What is your campaign addressing?
One of the hard things in campaigning is getting the momentum going and keeping the momentum. But the hardest thing yet in low-cycling countries is dealing with the marginalisation status. And to persistently deal with it whenever it’s thrown at you over and over again. The social norm is not on our side to start with. What am I trying to say by that?
The dominant system wants to remain. It gives off a cosy, warm and fuzzy feel, and it’s a little bit lazy too. It’s rooting for the status quo – is big, heavy and won’t budge easily. It ignores you. When you push it hard enough, however, it gets stirred – and it makes it clear that it doesn’t want you to do that. It makes that clear in many different ways, but a general first response is by increasing your feeling of marginalisation – it asserts its dominant status. “It’s always been like that”, “No need for change”, “How ridiculous!” and cycle specific ones: “No. Why spend money on just a few cyclists?”, “Cyclists are [insert any old myth]”.
Automobility does that because as soon as you can be shown to be different and ‘other’, then you are much easier to dismiss (however relevant, logical or urgent your concerns and causes may be). What do you do next, is the question.
Who is your campaign addressing?
Campaigns should be keenly aware of their inherent status of marginalisation and social no-norm. I have seen many campaign groups whose response was to hide and turn inwards. Marginalisation needs to be acknowledged and addressed.
It is not easy. Human default seems to be one of avoiding marginalisation. It’s not necessarily that we all want to be popular all the time, but we most definitively do want to be part of the herd, the crowd, the in-group, part of the dominant system. It has kept many a person from being good campaigners. Avoidance would be a very natural response to feeling the rejection pains of marginalisation. Groups and individuals then get solely concerned (often obsessed) with providing a safe group for like-minded people.
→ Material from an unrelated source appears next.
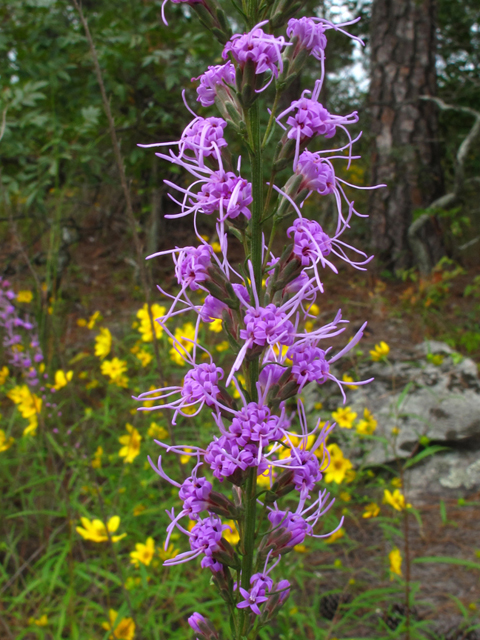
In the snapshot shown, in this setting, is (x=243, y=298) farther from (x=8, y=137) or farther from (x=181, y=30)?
(x=181, y=30)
But, these groups have stopped turning outwards, stopped facing the pressures and pressing for change, ultimately ceased campaigning. A self-help group is not a campaign group. But a campaign group can have aspects of a self-help group.
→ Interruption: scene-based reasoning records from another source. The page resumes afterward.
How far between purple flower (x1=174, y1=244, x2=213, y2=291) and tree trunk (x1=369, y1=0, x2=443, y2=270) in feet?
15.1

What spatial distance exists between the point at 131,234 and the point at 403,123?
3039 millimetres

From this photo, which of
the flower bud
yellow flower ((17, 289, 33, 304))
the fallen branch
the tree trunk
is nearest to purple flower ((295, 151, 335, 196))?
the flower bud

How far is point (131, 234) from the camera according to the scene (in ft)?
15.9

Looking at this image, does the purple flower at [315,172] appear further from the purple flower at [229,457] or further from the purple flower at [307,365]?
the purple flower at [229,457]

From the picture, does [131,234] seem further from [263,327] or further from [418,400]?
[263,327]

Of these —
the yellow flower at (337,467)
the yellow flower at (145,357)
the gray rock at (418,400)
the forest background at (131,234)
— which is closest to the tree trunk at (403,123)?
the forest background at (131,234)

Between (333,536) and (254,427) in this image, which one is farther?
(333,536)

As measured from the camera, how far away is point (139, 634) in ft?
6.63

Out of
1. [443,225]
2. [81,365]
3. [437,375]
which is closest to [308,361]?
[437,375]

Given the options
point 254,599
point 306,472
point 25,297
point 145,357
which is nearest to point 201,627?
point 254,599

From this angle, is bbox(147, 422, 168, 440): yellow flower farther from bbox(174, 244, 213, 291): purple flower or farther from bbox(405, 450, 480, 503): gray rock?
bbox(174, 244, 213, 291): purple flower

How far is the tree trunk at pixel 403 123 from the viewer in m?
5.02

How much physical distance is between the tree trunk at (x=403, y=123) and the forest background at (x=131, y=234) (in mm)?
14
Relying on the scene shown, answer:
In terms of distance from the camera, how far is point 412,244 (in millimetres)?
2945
What may be useful is a segmentation of the population and their transport views. After doing some reading, I suggest the public tide is turning on automobility – if there ever was one clear view on automobility! Naturally, it may still depend on the phrasing and context of the questions posed. Where and how a net is cast determines the catch it makes. Politicians often like to use this against out-groups (only that they themselves have outed that group and labled it in the first place!). Discussing voter preference is a real minefield, and a very interesting and a very hot subject.
I have noticed amongst campaigners that we often get confused with who we are addressing with our campaigning. Strong campaigns stay strong when they have a strong message of common good which is squarely aimed at the people who can practically do something about it. If your campaign aim is one of common good, as building cycleways is, you are on the right track. I suggest that you don’t get too bogged down with public communication, unless media opportunities open up, simply because the message will get out there anyhow, will win over people, silently supportive or newly informed.
It is decision makers who must be the first and foremost target. But beware, they may like to marginalise you at first. Overcoming marginalisation and coping with marginalisation are intimate parts of the struggle. Think of automobility as a driverless car careered out of control, and we need to stop it for the common good.